Rincon Causeway in 1912. (California Department of Public Works)

Highway 1 used to be a wooden boardwalk for cars

The predecessor to Highway 1 between Ventura and Santa Barbara was essentially a series of piers.

After a surge of automobile ownership in the first decade of the 1900s, a group from Santa Barbara raised private and public funds to construct a one-and-a-half-mile route made from eucalyptus beams skirting the coastal mountains that blocked easy passage between the two cities.

On Nov. 24, 1912, thousands of people attended a dedication celebration that featured beef and coffee served on long tables and speeches by local dignitaries.
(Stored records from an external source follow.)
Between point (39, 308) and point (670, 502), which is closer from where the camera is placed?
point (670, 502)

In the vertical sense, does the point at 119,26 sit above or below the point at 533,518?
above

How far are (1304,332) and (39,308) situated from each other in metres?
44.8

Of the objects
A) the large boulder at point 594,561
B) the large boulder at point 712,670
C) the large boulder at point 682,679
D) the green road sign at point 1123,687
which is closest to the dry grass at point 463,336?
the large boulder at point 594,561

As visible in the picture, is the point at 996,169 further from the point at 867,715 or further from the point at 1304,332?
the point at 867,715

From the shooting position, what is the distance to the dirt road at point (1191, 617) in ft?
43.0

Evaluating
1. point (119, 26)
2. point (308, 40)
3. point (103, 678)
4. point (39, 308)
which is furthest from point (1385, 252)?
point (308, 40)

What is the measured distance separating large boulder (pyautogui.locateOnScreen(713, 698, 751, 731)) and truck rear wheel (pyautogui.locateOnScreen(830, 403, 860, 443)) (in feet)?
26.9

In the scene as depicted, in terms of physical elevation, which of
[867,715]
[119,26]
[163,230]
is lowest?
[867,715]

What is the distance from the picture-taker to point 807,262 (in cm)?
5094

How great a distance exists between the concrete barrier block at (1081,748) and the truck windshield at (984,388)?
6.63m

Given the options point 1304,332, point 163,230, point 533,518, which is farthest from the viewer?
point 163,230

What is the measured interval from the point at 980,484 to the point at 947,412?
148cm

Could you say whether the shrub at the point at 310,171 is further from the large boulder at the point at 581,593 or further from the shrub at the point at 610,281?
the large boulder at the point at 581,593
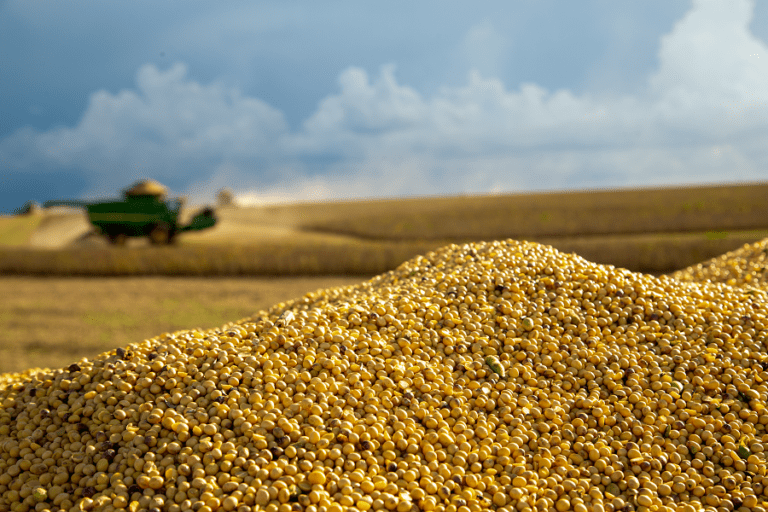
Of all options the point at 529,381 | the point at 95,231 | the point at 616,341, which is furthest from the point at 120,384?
the point at 95,231

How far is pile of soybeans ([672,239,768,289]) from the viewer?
281 cm

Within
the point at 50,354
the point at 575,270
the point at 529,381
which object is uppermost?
the point at 575,270

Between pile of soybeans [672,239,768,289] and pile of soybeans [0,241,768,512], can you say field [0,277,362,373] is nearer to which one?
pile of soybeans [0,241,768,512]

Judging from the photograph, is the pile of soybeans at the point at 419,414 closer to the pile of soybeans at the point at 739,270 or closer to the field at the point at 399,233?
the pile of soybeans at the point at 739,270

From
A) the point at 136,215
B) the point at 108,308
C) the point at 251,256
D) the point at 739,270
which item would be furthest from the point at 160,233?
the point at 739,270

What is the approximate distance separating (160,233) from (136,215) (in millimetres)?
567

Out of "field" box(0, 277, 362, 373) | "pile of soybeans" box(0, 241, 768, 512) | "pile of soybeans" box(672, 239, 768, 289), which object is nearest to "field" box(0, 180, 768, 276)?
"field" box(0, 277, 362, 373)

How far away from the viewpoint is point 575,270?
224 centimetres

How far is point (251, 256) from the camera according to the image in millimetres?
7508

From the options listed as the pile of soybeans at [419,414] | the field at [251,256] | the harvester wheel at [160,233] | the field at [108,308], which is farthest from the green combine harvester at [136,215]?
the pile of soybeans at [419,414]

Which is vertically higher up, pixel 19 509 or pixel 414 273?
pixel 414 273

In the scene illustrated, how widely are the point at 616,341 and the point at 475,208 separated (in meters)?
13.1

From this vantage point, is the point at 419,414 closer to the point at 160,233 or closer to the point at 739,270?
the point at 739,270

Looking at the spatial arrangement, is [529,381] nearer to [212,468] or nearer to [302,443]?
[302,443]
News dailies marveled at the highway’s spectacular scenery — “a pleasure not to be enjoyed anywhere in the country,” one wrote.

The causeway cut hours off of trips north of Ventura. (Museum of Ventura County)

On opening day, a correspondent for the Santa Barbara Morning Press reported that a few accidents and instances of car trouble caused traffic. In a charming bit of naïveté, he added, “But all that will in time be overcome.”

After a little more than a decade, the causeway was replaced by landfill and paved road. Further north, crews used steam shovels and dynamite to lay highway along the harrowingly steep Big Sur coast, finishing the job in 1937. It was then that the north-south artery known to Californians simply as “the One” was completed, extending 656 miles from the white sands of Orange County to the misty redwoods of Mendocino County.